Before you start frantically collecting decades-old records from the nurse’s station for the witness to memorize, take a moment to review the relevant statute and recent case law.

Pursuant to Federal Rule of Civil Procedure 30(b)(6), an organization must “designate one or more officers, directors, or . . . other persons . . . to testify on its behalf” and these persons “must testify about information known or reasonably available to the organization.” If you’ve received a Rule 30(b)(6) deposition notice that seems unreasonable, the first step may be to pick up the phone and call opposing counsel. You can remind your opponent that a corporate deponent must be prepared to answer questions concerning relevant facts reasonably known to the corporation, but need not be prepared to answer questions about any potentially relevant fact known by any employee of the corporation. See Penn Mutual Life Ins. Co., v. Imperial Premium Finance, LLC, No. 11-80818-MC, 2011 WL 13228574, *4 (S.D. Fla. Sept. 14, 2011) (citing Banks v. Office of the Senate Sergeant-At-Arms, 241 F.R.D. 370, 373-75 (D.D.C. 2007)). Hopefully, you will be able to reach an amicable agreement about the reasonable bounds of the corporate representative’s testimony.

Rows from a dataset

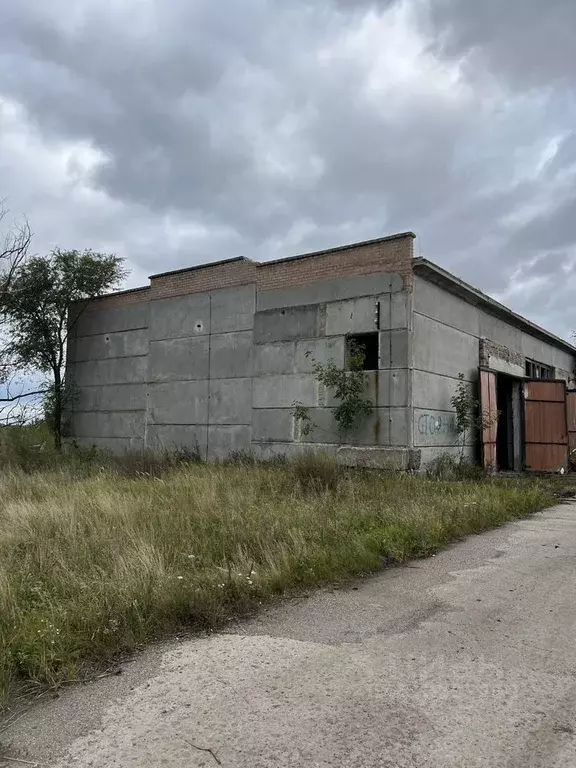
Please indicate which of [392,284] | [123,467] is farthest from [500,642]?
[123,467]

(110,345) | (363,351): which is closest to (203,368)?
(110,345)

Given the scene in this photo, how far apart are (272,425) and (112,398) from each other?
6386 millimetres

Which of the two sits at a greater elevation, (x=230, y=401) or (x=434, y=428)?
(x=230, y=401)

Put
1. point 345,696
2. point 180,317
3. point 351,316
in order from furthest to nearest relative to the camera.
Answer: point 180,317 → point 351,316 → point 345,696

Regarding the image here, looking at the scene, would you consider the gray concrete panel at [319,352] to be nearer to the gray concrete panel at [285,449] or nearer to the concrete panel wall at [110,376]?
the gray concrete panel at [285,449]

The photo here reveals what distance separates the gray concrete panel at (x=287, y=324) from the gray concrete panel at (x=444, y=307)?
7.77 feet

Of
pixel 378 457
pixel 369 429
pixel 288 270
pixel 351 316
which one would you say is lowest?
pixel 378 457

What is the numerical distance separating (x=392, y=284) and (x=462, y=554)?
25.2 ft

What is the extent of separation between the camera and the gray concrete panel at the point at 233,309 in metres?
15.5

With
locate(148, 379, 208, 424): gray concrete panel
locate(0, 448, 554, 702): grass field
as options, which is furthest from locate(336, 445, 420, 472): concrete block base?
locate(148, 379, 208, 424): gray concrete panel

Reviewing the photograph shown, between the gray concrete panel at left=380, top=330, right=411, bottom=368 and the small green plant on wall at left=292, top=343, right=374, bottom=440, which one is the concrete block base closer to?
the small green plant on wall at left=292, top=343, right=374, bottom=440

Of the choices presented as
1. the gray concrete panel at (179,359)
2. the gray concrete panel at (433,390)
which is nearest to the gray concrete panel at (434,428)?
the gray concrete panel at (433,390)

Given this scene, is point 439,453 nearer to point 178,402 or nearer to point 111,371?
point 178,402

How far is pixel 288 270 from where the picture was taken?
582 inches
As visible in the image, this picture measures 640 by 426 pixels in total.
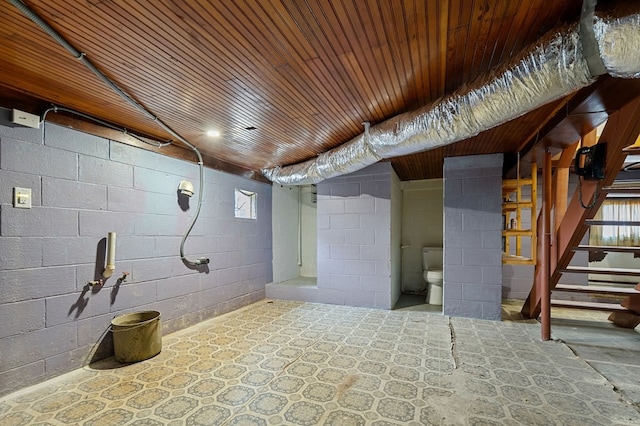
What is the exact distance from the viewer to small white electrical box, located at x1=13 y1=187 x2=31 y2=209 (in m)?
2.02

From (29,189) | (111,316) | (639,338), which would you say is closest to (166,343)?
(111,316)

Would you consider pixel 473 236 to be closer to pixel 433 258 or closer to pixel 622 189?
pixel 433 258

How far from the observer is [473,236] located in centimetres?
367

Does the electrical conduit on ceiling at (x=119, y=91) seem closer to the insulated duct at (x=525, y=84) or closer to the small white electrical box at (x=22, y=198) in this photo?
the small white electrical box at (x=22, y=198)

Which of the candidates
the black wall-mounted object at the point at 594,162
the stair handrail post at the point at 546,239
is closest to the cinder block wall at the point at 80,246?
the stair handrail post at the point at 546,239

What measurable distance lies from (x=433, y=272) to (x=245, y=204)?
9.76ft

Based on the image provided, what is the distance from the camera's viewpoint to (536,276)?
3.41 m

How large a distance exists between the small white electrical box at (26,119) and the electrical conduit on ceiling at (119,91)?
659mm

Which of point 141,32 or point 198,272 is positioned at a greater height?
point 141,32

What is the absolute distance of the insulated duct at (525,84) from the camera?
1.20 meters

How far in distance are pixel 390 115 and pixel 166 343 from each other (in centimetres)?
304

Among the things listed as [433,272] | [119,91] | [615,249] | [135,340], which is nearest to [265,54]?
[119,91]

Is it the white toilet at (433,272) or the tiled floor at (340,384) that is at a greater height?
the white toilet at (433,272)

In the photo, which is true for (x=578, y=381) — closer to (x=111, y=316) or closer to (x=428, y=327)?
(x=428, y=327)
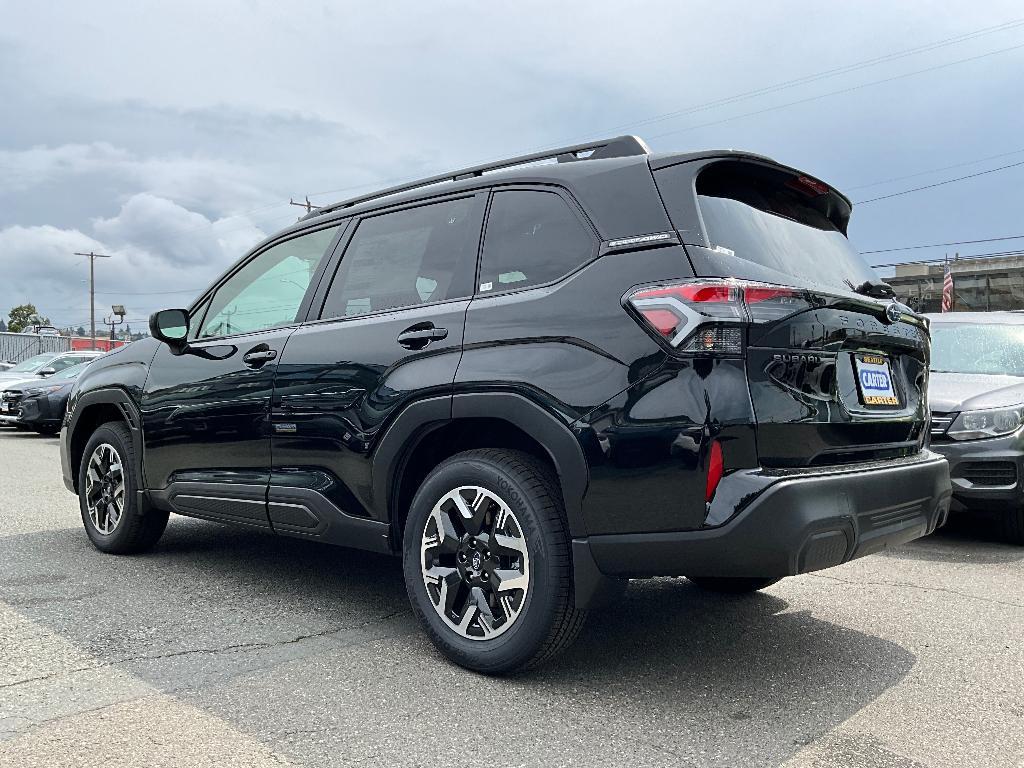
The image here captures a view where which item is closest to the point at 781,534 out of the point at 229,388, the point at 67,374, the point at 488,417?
the point at 488,417

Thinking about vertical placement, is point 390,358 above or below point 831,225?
below

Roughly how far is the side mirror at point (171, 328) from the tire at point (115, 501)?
2.33 ft

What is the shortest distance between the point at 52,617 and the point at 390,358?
6.32ft

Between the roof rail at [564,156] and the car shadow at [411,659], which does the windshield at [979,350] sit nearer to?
the car shadow at [411,659]

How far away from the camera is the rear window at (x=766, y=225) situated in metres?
2.90

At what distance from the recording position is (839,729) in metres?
2.79

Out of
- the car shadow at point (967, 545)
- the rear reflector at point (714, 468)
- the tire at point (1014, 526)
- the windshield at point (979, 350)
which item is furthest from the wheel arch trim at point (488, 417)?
the windshield at point (979, 350)

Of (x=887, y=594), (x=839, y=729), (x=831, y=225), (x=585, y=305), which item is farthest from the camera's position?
(x=887, y=594)

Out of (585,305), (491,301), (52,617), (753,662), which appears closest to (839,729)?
(753,662)

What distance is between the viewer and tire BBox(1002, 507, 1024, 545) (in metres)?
5.83

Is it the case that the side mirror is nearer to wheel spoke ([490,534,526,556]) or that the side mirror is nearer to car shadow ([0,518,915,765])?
car shadow ([0,518,915,765])

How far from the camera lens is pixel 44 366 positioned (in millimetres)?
17828

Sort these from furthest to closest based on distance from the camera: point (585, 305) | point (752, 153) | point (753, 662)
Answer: point (753, 662) → point (752, 153) → point (585, 305)

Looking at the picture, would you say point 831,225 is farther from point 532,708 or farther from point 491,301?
point 532,708
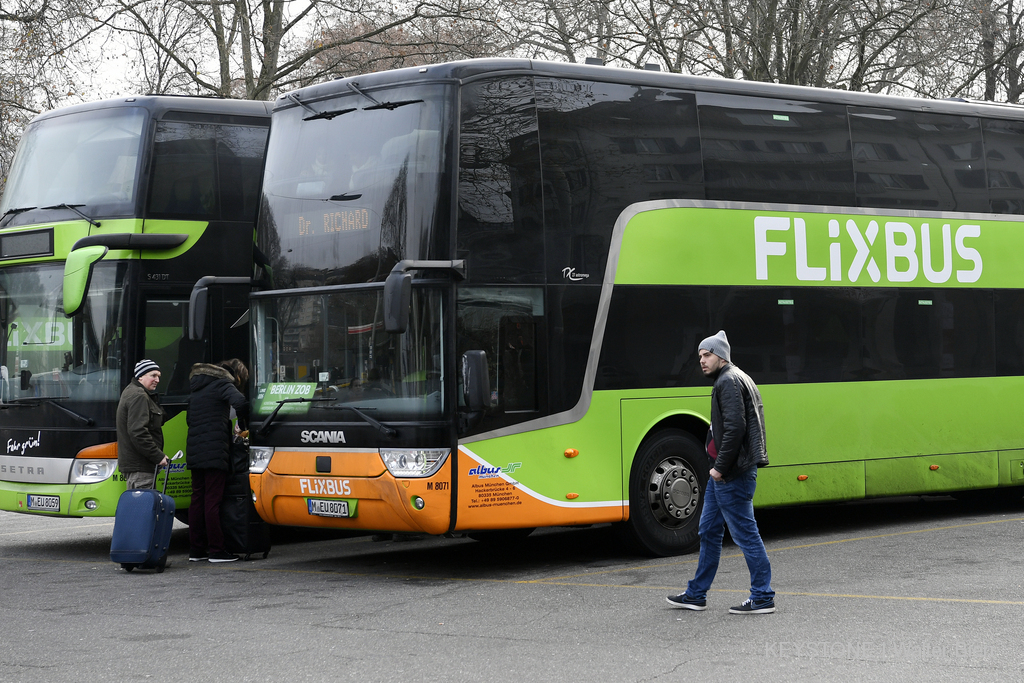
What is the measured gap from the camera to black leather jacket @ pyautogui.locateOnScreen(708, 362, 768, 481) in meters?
7.91

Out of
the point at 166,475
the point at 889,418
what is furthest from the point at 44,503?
the point at 889,418

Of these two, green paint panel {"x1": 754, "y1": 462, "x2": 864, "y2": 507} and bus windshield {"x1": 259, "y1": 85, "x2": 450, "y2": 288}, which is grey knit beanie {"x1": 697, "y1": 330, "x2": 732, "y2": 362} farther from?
green paint panel {"x1": 754, "y1": 462, "x2": 864, "y2": 507}

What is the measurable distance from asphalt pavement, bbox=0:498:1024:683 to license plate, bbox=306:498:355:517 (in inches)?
20.6

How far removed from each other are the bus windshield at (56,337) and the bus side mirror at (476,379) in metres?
3.85

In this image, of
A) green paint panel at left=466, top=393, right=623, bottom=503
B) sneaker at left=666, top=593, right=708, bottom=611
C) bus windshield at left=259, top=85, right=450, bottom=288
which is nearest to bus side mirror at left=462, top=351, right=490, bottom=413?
green paint panel at left=466, top=393, right=623, bottom=503

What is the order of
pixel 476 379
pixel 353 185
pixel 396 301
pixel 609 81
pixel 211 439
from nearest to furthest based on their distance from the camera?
pixel 396 301
pixel 476 379
pixel 353 185
pixel 609 81
pixel 211 439

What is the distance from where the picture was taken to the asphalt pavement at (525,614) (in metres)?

* **WORK TO DO**
- a) In the Rule 30(b)(6) passage, swap "witness" for "deponent" and reproduce the passage from "Before you start" up to and including "recent case law.".
- b) Indicate whether each statement below agrees with the Rule 30(b)(6) passage, answering yes or no and quoting the deciding words: (i) Persons designated under the rule must testify about information known or reasonably available to the organization. (ii) A corporate deponent must be prepared to answer questions about any potentially relevant fact known by any employee of the corporation. (iii) The passage suggests that the first step in response to an unreasonable deposition notice may be to file a motion with the court.
- c) Carry the Rule 30(b)(6) passage further, beginning after its final sentence.

* **ANSWERS GIVEN**
- a)
Before you start frantically collecting decades-old records from the nurse’s station for the deponent to memorize, take a moment to review the relevant statute and recent case law.

- b)
(i) Yes: "must testify about information known or reasonably available to the organization."
(ii) No: "but need not be prepared to answer questions about any potentially relevant fact known by any employee of the corporation."
(iii) No: "the first step may be to pick up the phone and call opposing counsel."

- c)
If such an agreement is not possible, the Southern District of Florida recently addressed the question of what constitutes adequate preparation of a corporate witness. See Lebron v. Royal Caribbean, 16-24687-CIV (S.D. Fl. Sept. 6, 2018). In that case, the plaintiff’s Rule 30(b)(6) notice listed 41 broad areas of inquiry. After the deposition, the plaintiff moved for sanctions and to compel a second corporate deposition, alleging that the corporate representative was not adequately prepared to testify.

The court denied the plaintiff’s motion. In doing so, the court relied on three key principles: (1) Rule 30(b)(6) does not require a corporate representative to provide testimony regarding information that the corporation does not have, but rather requires an organization to testify about information known or reasonably available to the organization; (2) Rule 30(b)(6) does not require a deponent to testify with computer-like detail as to unreasonably broad topics; and (3) Rule 30(b)(6), pursuant to Federal Rule of Civil Procedure 26, does not require a deponent to be prepared to testify to matters that are not relevant to any party's claim or defense.

In sum, the court stated that “the deponent’s inability to answer all of Plaintiff's Counsel’s questions was primarily due to the vague and broad descriptions for the areas of inquiry, coupled with the Plaintiff's unreasonable expectation that the witness should have been able to provide detailed answers to questions that were only tangentially related to the claims and defenses raised by the Parties.”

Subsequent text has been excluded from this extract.